(Collected data)
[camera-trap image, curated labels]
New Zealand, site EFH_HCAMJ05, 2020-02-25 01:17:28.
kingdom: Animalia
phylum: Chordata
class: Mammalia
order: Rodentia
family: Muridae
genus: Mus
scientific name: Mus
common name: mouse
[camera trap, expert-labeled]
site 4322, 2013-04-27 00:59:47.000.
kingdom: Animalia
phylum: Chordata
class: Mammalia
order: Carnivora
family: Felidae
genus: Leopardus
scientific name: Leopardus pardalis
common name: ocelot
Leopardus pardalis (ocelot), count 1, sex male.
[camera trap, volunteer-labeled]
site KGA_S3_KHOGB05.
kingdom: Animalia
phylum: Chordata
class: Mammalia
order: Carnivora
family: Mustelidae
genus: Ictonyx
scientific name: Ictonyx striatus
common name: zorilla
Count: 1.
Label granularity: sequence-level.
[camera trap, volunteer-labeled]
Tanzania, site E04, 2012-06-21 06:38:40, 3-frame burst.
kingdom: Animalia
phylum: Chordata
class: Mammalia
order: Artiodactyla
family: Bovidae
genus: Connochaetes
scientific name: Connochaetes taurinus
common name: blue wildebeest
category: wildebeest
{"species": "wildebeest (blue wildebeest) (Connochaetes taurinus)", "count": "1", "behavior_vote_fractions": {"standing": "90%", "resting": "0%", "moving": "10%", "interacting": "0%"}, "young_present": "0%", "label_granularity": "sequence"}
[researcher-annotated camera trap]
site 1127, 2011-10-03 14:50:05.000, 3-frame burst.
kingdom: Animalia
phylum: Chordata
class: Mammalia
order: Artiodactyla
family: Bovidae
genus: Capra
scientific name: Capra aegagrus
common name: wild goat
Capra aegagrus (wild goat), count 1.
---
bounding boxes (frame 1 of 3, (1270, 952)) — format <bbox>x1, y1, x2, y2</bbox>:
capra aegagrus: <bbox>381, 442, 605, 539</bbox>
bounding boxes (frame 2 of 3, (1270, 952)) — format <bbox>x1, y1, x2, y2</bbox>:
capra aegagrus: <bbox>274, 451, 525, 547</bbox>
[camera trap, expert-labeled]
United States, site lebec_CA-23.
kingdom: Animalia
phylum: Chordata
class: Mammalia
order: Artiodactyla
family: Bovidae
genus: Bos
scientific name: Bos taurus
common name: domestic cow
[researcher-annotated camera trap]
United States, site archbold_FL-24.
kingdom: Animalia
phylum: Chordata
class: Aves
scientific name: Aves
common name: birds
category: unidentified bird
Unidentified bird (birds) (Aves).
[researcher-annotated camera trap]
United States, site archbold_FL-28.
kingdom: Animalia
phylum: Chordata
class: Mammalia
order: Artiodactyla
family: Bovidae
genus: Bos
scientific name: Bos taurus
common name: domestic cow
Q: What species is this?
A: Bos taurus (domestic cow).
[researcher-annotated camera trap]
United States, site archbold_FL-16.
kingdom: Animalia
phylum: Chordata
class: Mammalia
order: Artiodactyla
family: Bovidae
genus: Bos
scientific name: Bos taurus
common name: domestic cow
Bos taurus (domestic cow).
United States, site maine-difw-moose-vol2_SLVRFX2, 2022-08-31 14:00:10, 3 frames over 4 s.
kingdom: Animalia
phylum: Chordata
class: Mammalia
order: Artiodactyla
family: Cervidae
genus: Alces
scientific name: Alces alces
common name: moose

WHAT THE EXERCISE ASKS => Give back the data above, repeating every record exactly.

RESPONSE TO THIS EXERCISE =>
[camera-trap image, curated labels]
New Zealand, site EFH_HCAMJ05, 2020-02-25 01:17:28.
kingdom: Animalia
phylum: Chordata
class: Mammalia
order: Rodentia
family: Muridae
genus: Mus
scientific name: Mus
common name: mouse
[camera trap, expert-labeled]
site 4322, 2013-04-27 00:59:47.000.
kingdom: Animalia
phylum: Chordata
class: Mammalia
order: Carnivora
family: Felidae
genus: Leopardus
scientific name: Leopardus pardalis
common name: ocelot
Leopardus pardalis (ocelot), count 1, sex male.
[camera trap, volunteer-labeled]
site KGA_S3_KHOGB05.
kingdom: Animalia
phylum: Chordata
class: Mammalia
order: Carnivora
family: Mustelidae
genus: Ictonyx
scientific name: Ictonyx striatus
common name: zorilla
Count: 1.
Label granularity: sequence-level.
[camera trap, volunteer-labeled]
Tanzania, site E04, 2012-06-21 06:38:40, 3-frame burst.
kingdom: Animalia
phylum: Chordata
class: Mammalia
order: Artiodactyla
family: Bovidae
genus: Connochaetes
scientific name: Connochaetes taurinus
common name: blue wildebeest
category: wildebeest
{"species": "wildebeest (blue wildebeest) (Connochaetes taurinus)", "count": "1", "behavior_vote_fractions": {"standing": "90%", "resting": "0%", "moving": "10%", "interacting": "0%"}, "young_present": "0%", "label_granularity": "sequence"}
[researcher-annotated camera trap]
site 1127, 2011-10-03 14:50:05.000, 3-frame burst.
kingdom: Animalia
phylum: Chordata
class: Mammalia
order: Artiodactyla
family: Bovidae
genus: Capra
scientific name: Capra aegagrus
common name: wild goat
Capra aegagrus (wild goat), count 1.
---
bounding boxes (frame 1 of 3, (1270, 952)) — format <bbox>x1, y1, x2, y2</bbox>:
capra aegagrus: <bbox>381, 442, 605, 539</bbox>
bounding boxes (frame 2 of 3, (1270, 952)) — format <bbox>x1, y1, x2, y2</bbox>:
capra aegagrus: <bbox>274, 451, 525, 547</bbox>
[camera trap, expert-labeled]
United States, site lebec_CA-23.
kingdom: Animalia
phylum: Chordata
class: Mammalia
order: Artiodactyla
family: Bovidae
genus: Bos
scientific name: Bos taurus
common name: domestic cow
[researcher-annotated camera trap]
United States, site archbold_FL-24.
kingdom: Animalia
phylum: Chordata
class: Aves
scientific name: Aves
common name: birds
category: unidentified bird
Unidentified bird (birds) (Aves).
[researcher-annotated camera trap]
United States, site archbold_FL-28.
kingdom: Animalia
phylum: Chordata
class: Mammalia
order: Artiodactyla
family: Bovidae
genus: Bos
scientific name: Bos taurus
common name: domestic cow
Q: What species is this?
A: Bos taurus (domestic cow).
[researcher-annotated camera trap]
United States, site archbold_FL-16.
kingdom: Animalia
phylum: Chordata
class: Mammalia
order: Artiodactyla
family: Bovidae
genus: Bos
scientific name: Bos taurus
common name: domestic cow
Bos taurus (domestic cow).
United States, site maine-difw-moose-vol2_SLVRFX2, 2022-08-31 14:00:10, 3 frames over 4 s.
kingdom: Animalia
phylum: Chordata
class: Mammalia
order: Artiodactyla
family: Cervidae
genus: Alces
scientific name: Alces alces
common name: moose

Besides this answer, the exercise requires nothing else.